Avant-dernier Carolingien, il tenta de reprendre la Lorraine

Fils de Louis IV d’Outremer, Lothaire monta sur le trône à l’âge de treize ans sous la tutelle d’Hugues le Grand, dont le fils Hugues Capet allait bientôt lui succéder. Malgré la faiblesse structurelle de la royauté carolingienne, Lothaire se révéla un roi énergique, capable d’initiatives militaires hardies. Son règne de trente-deux ans fut le plus long de la branche occidentale depuis Charles le Chauve, et il sut s’imposer comme un acteur sérieux dans les équilibres politiques de l’Occident du Xe siècle.

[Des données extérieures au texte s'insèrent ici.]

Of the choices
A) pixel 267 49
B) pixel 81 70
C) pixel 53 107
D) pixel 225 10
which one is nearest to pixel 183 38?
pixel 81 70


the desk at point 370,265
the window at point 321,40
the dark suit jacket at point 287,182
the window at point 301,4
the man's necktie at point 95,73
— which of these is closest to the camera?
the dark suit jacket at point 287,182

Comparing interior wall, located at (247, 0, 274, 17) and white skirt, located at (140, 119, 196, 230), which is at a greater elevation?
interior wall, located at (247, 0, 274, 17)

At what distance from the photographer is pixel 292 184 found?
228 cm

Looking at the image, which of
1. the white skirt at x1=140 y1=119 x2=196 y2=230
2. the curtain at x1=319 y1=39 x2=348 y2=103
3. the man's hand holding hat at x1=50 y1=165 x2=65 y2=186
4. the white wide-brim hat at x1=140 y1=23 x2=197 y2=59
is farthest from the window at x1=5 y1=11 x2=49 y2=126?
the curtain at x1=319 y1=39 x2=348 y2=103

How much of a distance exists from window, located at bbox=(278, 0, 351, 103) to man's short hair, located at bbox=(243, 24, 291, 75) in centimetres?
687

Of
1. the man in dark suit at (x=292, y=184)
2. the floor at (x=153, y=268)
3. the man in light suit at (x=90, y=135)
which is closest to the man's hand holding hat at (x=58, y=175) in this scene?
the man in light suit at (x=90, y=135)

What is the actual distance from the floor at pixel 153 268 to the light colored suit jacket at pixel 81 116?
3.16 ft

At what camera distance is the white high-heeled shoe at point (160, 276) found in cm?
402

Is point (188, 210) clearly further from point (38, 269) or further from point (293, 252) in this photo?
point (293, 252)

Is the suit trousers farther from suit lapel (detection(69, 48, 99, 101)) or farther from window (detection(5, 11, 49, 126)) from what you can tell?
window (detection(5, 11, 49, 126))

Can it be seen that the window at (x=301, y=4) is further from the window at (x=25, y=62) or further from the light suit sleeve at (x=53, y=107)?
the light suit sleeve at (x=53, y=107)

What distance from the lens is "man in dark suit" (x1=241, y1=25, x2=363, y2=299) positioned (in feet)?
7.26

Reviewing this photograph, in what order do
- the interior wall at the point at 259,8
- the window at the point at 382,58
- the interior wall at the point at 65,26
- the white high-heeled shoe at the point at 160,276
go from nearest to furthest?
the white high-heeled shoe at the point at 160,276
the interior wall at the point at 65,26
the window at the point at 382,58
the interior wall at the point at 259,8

Sa grande ambition fut de récupérer la Lorraine, perdue au profit du royaume de Germanie depuis le traité de Ribemont (880). En 978, il lança une offensive surprise contre Aix-la-Chapelle, résidence de l’empereur Otton II, manquant de peu de le capturer. En représailles, Otton II envahit la Francie et marcha jusqu’aux portes de Paris, faisant retentir le chant de victoire allemand depuis la colline de Montmartre. La paix fut finalement conclue en 980, et Lothaire dut renoncer à ses prétentions sur la Lorraine, échec diplomatique qui affaiblit son prestige.

Sur le plan intérieur, Lothaire chercha à contrer la puissance d’Hugues Capet en s’appuyant sur ses propres fidèles et en tentant d’associer son fils Louis au trône. Il mourut en mars 986, peut-être empoisonné selon certaines chroniques, à une époque où la légitimité carolingienne s’effritait face à la montée en puissance des Robertiens. Son décès précipita la fin d’une dynastie qui avait gouverné la Francie occidentale depuis cent cinquante ans.